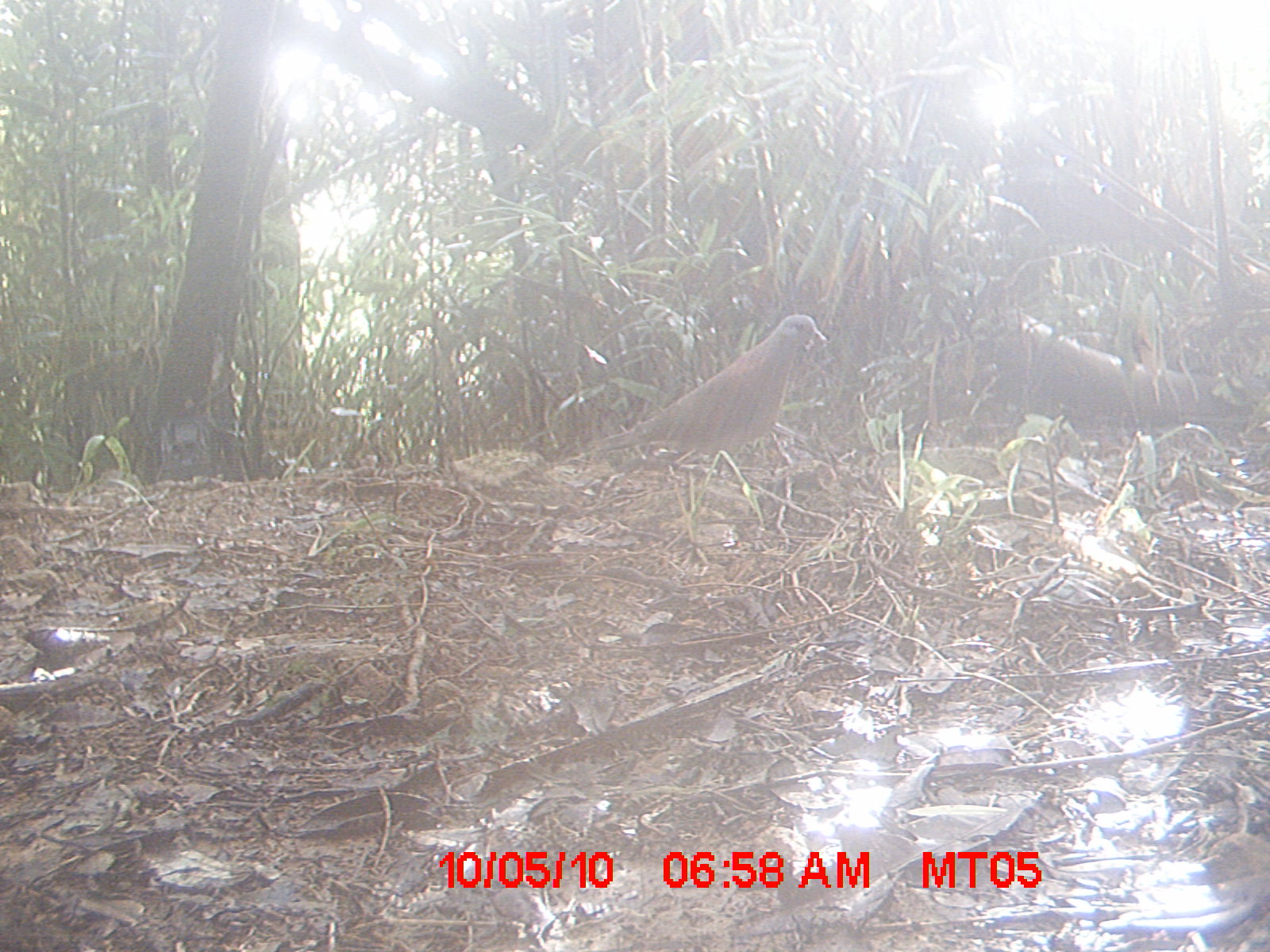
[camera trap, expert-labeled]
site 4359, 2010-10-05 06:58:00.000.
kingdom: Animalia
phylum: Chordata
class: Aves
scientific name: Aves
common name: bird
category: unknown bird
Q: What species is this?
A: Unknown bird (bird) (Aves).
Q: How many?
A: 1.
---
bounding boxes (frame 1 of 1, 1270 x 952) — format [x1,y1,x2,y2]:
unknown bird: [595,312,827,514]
======
▶ What to work on: The pictures are not wanted, but every line of the listing should be duplicated exactly.

▶ Task answer:
[camera trap, expert-labeled]
site 4359, 2010-10-05 06:58:00.000.
kingdom: Animalia
phylum: Chordata
class: Aves
scientific name: Aves
common name: bird
category: unknown bird
Q: What species is this?
A: Unknown bird (bird) (Aves).
Q: How many?
A: 1.
---
bounding boxes (frame 1 of 1, 1270 x 952) — format [x1,y1,x2,y2]:
unknown bird: [595,312,827,514]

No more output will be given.